» Instructions for the task
Leaving the images aside, transcribe all the data below exactly.

[Stored dataset items]
-*-

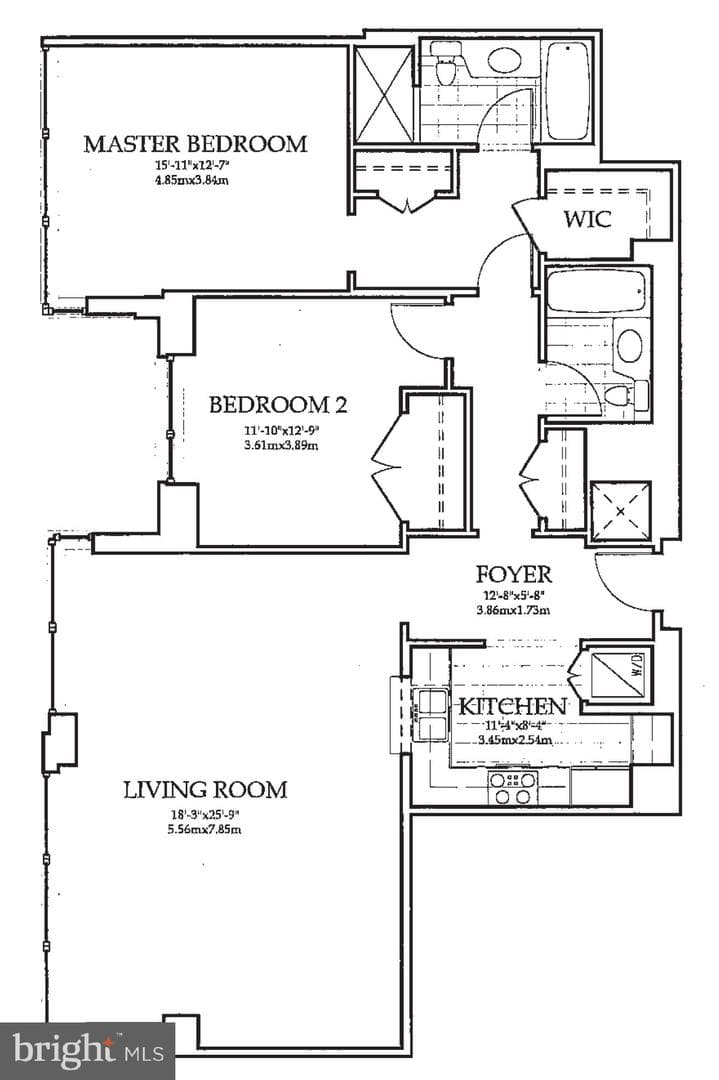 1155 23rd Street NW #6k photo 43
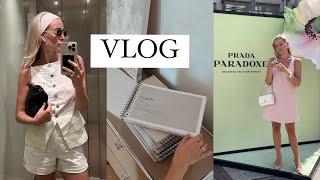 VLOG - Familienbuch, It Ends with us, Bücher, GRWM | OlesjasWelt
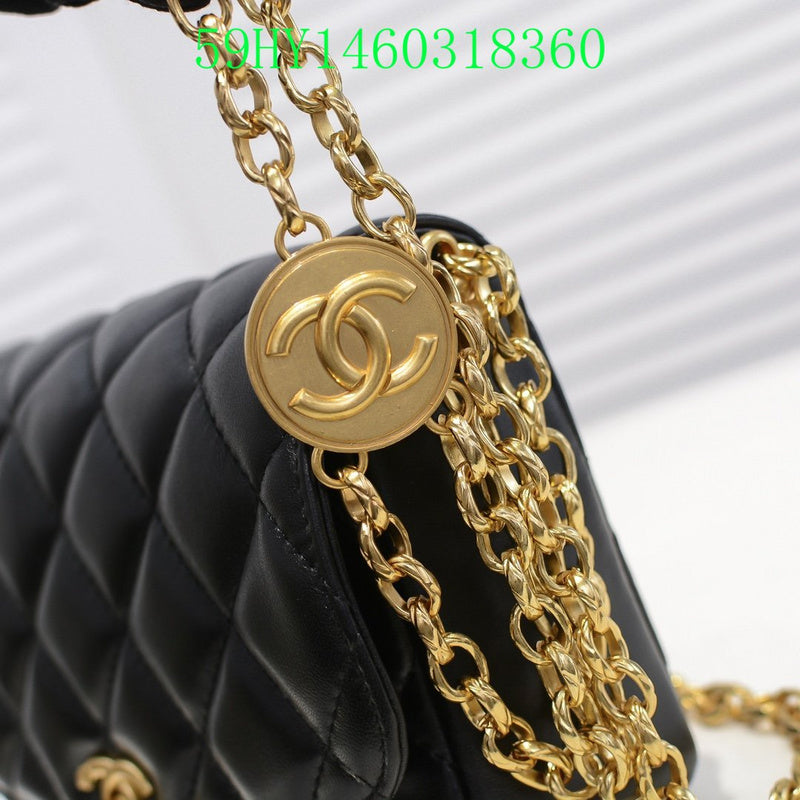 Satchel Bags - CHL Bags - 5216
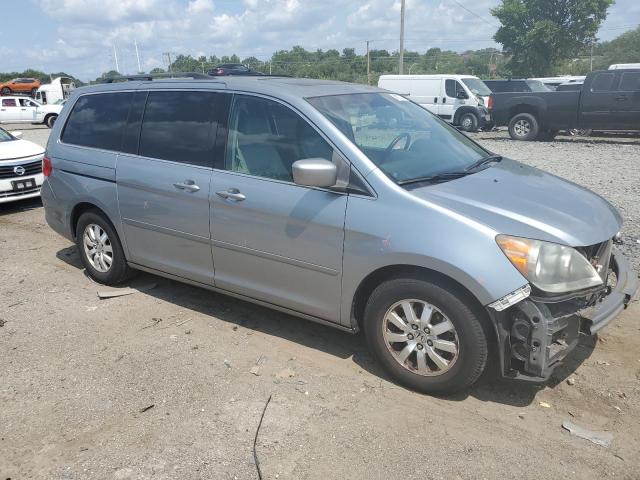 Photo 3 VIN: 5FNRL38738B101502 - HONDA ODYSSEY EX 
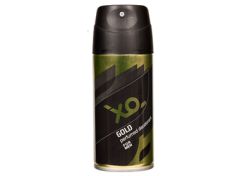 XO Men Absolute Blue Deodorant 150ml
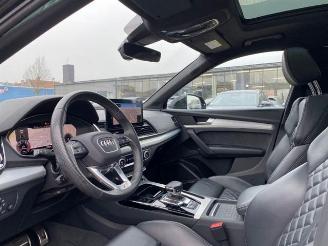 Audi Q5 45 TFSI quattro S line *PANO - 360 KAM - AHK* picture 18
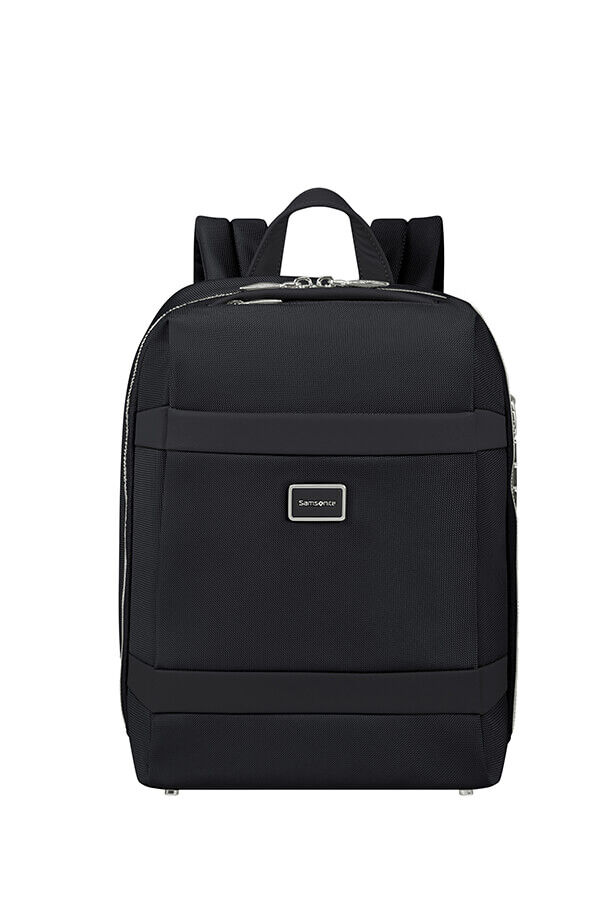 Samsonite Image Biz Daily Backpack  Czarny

-*-

» Answer box
 1155 23rd Street NW #6k photo 43
 VLOG - Familienbuch, It Ends with us, Bücher, GRWM | OlesjasWelt
 Satchel Bags - CHL Bags - 5216
 Photo 3 VIN: 5FNRL38738B101502 - HONDA ODYSSEY EX 
 XO Men Absolute Blue Deodorant 150ml
 Audi Q5 45 TFSI quattro S line *PANO - 360 KAM - AHK* picture 18
 Samsonite Image Biz Daily Backpack  Czarny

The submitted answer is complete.